Wednesday, March 21, 2007

Soles4Souls Founder Wayne Elsey Featured in E! Online

As seen on E! Online:

Why don't celebs adopt American kids?

Is there something wrong with America? Why do celebrities always seem to go outside of the country to adopt or open schools or help people? There are plenty of poor people here in our country who could use money or help.—Katy, Oakland, California

The B!tch Replies: Scale, baby, scale. Performers love everything around them to be big. Big, baby! Big-budget movies with massive helicopters making gargantuan explosions over towering dinosaurs and Olympian volcanoes spewing tons of nuclear waste over Herculean spacecraft from not Mars, not Venus...but JUPITER, baby!

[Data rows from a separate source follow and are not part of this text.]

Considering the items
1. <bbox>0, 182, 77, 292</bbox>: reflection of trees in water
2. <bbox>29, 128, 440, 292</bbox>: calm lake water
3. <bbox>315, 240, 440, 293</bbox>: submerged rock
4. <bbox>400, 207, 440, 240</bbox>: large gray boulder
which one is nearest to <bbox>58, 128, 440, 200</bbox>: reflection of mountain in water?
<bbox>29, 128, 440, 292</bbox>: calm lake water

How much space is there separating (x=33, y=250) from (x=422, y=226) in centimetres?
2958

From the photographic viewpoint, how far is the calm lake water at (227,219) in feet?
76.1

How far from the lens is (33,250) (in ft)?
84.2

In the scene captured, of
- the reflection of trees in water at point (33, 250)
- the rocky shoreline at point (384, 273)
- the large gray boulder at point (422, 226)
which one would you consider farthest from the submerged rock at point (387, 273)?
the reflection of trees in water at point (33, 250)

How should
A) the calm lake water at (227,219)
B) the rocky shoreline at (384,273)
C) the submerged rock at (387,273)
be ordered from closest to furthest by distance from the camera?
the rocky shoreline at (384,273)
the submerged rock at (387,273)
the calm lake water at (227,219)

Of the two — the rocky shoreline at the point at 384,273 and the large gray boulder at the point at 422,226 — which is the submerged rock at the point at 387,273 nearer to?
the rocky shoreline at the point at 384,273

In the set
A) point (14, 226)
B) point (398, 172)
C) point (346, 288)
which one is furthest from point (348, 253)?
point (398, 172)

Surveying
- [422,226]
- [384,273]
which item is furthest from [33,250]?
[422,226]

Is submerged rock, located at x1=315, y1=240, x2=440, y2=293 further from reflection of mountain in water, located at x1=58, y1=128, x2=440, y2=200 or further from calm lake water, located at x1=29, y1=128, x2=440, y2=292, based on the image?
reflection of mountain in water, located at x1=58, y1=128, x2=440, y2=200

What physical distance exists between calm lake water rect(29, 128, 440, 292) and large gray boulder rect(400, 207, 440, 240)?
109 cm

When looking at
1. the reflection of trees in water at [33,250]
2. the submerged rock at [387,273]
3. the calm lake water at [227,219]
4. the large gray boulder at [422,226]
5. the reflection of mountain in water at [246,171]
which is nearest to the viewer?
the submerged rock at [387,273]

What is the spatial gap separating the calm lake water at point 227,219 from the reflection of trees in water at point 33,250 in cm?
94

Same deal with charities. Why help a few hundred folks who need shelters or reproductive education when you can help thousands who will die in the next six months without your intervention? Now, that's a Hollywood elevator pitch.

By those standards, the neediest of all continents these days appears to be Africa, which in many areas remains devastated by war, famine and disease. That, charities say, is the main reason celebrities focus on Sudan, Sierra Leone and Namibia rather than Appalachia or even hurricane-devastated New Orleans.

"You and I, walking down the streets of Nashville or Chicago, see homeless people," explains Wayne Elsey, founder of the charity Soles4Souls, "but we don't see a refugee camp of 40,000 people under 17, where half of them may be dead in six months because of disease."

Ergo, Scarlett Johansson recently teamed with Reebok and Soles4Soles to donate 2,000 pairs of shoes to the needy in Sudan, while Don Cheadle and Jessica Alba have both donated autographed pairs of sneaks to the same cause.

And it certainly hasn't hurt that St. George of Clooney and Angelina Assumpta have also visited unto Africa and seen that it is good.

Speaking of Angelina, you also asked about adoption. Adopting from Ethiopia—home of Jolie's daughter, Zahara Marley—can be faster than other international or domestic adoptions. Same goes for Vietnam, where Jolie's adoption of three-year-old orphan Pax Thien was completed less than a year after she first started filing paperwork and whatnot.

Another media report claims that, in the U.S., adoptions can actually be more complicated. Prospective parents have to be approved by a birth mother and wait for the mother and father to cede parental rights before a handover can happen. Not so overseas, the article says.

That said, Sharon Stone is one of a handful of celebrities who have chosen domestic adoption. And when you're Sharon Stone, nothing is ever that complicated.